= Eric Blackwood =

Canadian aviator (1921–2007)

Eric W. Blackwood (December 7, 1921 – 2007) was a Canadian aviator. A noted navigator, during World War II, serving in both the Royal Canadian Air Force and the Royal Air Force, Blackwood is the founder of Eastern Provincial Airways. In the early days of EPA, Blackwood acted as pilot, operations manager and director.
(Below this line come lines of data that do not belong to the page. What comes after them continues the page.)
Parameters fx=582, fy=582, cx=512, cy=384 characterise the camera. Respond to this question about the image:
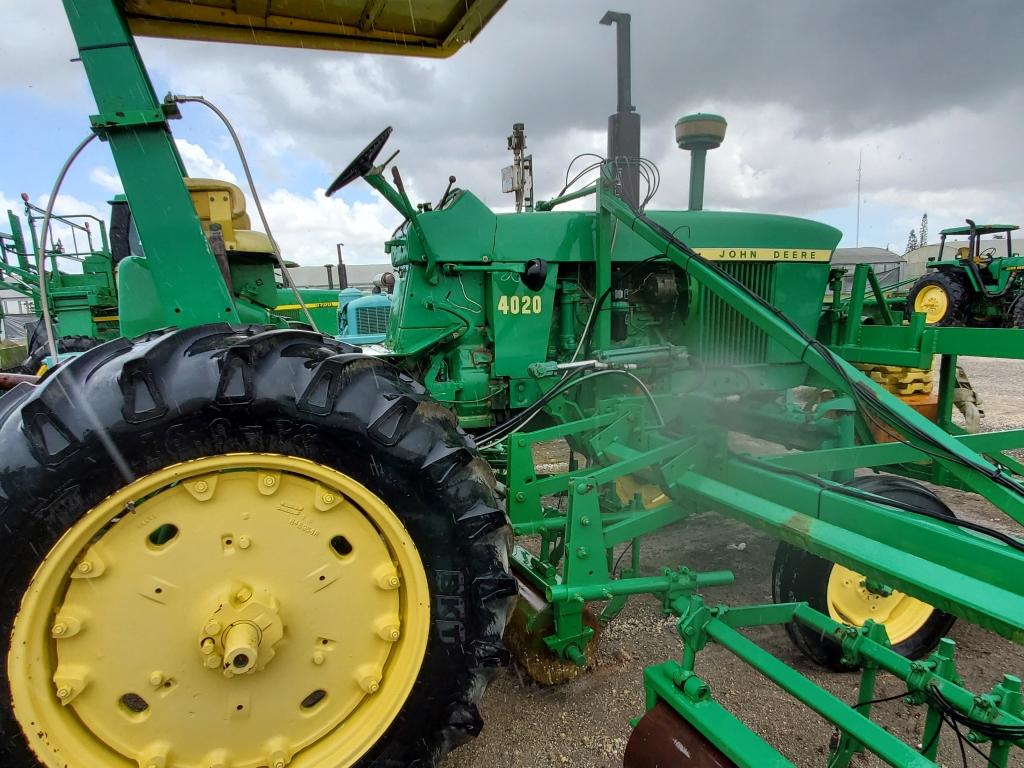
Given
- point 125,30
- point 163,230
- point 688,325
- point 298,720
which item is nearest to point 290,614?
point 298,720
Blackwood was born in Brookfield, Bonavista Bay, Newfoundland. He was educated at Wesleyville and went on to Prince of Wales College at St. John's. He joined the air force in 1942. In 1945 he formed Newfoundland Aero Sales and Services Inc. with James McLoughlin and Ren Goobie. Newfoundland Aero Sales and Service was eventually sold to Maritime Central Airways in 1949. Then on March 10, 1949, Blackwood founded Eastern Provincial Airways with a single plane, a Twin 50 Cessna.

Blackwood died in 2007.

Timeline for EPA
- 1949: Eastern Provincial Airways (charters), St John's Newfoundland
- 1961: Scheduled flights to Greenland begun.
- 1963: Acquired Maritime Central Airways.
- 1982: Subsidiary Air Maritime.
- 1983: Headquarter operations moved from Gander to Halifax.
- 1984: Merged with Canadian Pacific Air Lines.